BinomialLLC / basis_universal

Basis Universal GPU Texture Codec
Apache License 2.0
2.73k stars 267 forks source link

Mipmapped array textures stored incorrectly in ktx2 #296

Closed superdump closed 2 years ago

superdump commented 2 years ago

The KTX2 specification says that the mip array is supposed to be stored from highest mip (lowest resolution) to lowest mip (highest resolution): https://github.khronos.org/KTX-Specification/#_mip_level_array The level indices are supposed to be stored from the lowest mip to the highest mip: https://github.khronos.org/KTX-Specification/#_level_index And within the data for any one mip level, the structure of the data is meant to be for each layer, for each cube face, for each z slice of blocks, for each y row of blocks, for each x block: https://github.khronos.org/KTX-Specification/#levelImages

However, files output from basisu using its -tex_array option, which seems to be for creating array textures (as in those using 2d array samplers where one has to specify a layer when sampling) stores all mips for the first layer, then all mips for the second, and so on. As such, one has to iterate for each layer, for each mip level, which seems wrong?

superdump commented 2 years ago

This also seems to be broken in the toktx tool: https://github.com/KhronosGroup/KTX-Software/issues/562

superdump commented 2 years ago

I think maybe I spoke too soon. The data does seem to be laid out as mip n layer 0 ... n, mip n-1 layer 0 ... n, etc, but the GPU wants layer 0 mip 0 ... n, layer 1 mip 0 ... n, etc. So when creating the texture buffer, you have to loop over layers, then mip levels.

richgel999 commented 2 years ago

OK - will investigate. We definitely want to do this correctly.

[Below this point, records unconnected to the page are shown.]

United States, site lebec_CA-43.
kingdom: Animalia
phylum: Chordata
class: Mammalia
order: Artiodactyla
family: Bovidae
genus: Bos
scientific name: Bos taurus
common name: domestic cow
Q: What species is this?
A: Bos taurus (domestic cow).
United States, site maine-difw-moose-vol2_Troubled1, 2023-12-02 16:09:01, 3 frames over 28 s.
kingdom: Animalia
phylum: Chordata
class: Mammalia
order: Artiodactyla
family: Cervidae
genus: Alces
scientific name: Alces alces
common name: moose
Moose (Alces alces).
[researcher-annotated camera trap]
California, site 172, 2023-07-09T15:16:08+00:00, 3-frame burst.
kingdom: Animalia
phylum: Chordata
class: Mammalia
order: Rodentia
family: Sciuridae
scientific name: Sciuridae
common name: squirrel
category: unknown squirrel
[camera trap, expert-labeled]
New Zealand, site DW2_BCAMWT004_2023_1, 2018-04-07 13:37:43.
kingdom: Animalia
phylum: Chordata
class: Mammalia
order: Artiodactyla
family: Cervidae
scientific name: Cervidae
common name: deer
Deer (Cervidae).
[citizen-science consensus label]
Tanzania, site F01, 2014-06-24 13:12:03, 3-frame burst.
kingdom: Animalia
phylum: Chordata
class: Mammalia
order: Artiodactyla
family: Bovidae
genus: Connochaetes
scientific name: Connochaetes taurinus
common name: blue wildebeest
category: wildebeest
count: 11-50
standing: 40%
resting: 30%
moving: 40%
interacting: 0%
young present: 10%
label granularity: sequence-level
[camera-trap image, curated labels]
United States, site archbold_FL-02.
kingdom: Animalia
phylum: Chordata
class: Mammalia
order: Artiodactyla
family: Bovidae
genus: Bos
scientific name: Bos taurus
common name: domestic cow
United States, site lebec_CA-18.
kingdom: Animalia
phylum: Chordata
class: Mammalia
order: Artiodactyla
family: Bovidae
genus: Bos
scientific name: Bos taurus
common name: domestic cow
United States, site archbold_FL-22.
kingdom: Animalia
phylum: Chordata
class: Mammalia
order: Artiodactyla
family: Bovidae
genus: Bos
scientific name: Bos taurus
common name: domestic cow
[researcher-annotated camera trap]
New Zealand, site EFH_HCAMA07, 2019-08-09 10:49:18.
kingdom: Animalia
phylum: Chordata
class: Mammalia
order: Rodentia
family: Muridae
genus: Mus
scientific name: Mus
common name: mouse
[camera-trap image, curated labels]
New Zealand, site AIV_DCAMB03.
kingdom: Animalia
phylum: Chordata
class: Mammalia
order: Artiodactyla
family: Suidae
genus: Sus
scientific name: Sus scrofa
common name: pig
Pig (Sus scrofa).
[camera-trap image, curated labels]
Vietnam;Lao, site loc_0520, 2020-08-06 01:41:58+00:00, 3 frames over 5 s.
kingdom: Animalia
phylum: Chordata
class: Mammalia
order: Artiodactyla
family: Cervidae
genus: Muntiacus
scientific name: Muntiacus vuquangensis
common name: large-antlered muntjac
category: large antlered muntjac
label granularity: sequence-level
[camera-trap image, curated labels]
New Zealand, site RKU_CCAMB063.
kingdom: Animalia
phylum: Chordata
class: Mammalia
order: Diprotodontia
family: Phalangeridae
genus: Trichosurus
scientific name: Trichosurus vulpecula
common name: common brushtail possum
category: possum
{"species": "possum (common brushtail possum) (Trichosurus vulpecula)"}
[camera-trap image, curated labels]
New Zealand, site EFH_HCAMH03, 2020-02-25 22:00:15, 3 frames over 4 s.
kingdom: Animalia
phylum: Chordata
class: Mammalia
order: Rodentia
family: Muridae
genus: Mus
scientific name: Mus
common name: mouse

superdump commented 2 years ago

This could well be an error on my part when uploading data to the GPU. I am currently building a contiguous buffer of the mip and layer data and uploading it in one go. When doing that, this M1 Max seems to need the data in layer 0 mip 0..n, layer 1 mip 0..n order.

richgel999 commented 2 years ago

It's unlikely both toktx, basisu, and the KTX2 validator do this incorrectly (but not impossible).

alecazam commented 2 years ago

Every api has it’s own order. Some want mip order, and some want array order. None want the order ktx2 uses which is smallest mips first. KTX was closer to ideal, but stuck dword sizes in which threw off block alignment.

Metal doesn’t even have an API construct to upload more than one face/slice at a time. Just decompress/transcode and copy to a staging buffer with block alignment. Then gpu upload with calls referencing those blocks.

Point being is that you should compress and rdo the texture data shipped to customers, so can’t just mmap it. Plus hw can only use tex memory in hw specific twiddle order done by the upload.

So if you take a decompress hit, and a further transpile hit for basis, then you are juggling two blobs of memory already. So order that to the API used. The order in file is just according to spec. I still think ktx2 shouldn’t have reordered the mips smallest first for streaming. It makes in place mipgen harder.

richgel999 commented 2 years ago

Got it - you should give this feedback on the KTX2 software github: https://github.com/KhronosGroup/KTX-Software

I believe the smallest mip appears first for streaming purposes, over the network or from disk. This makes sense, because by comparison to the speed of GPU API calls, which are very fast, streaming over the network or from disk is several orders of magnitudes slower.

This repo is for Basis Universal, which implements the KTX2 standard as it was defined. As this isn't a BasisU specific issue, I'm going to close this.

superdump commented 2 years ago

I agree with closing the issue. Sorry for the noise. I thought I had understood something but it turned out it was rather a graphics API issue.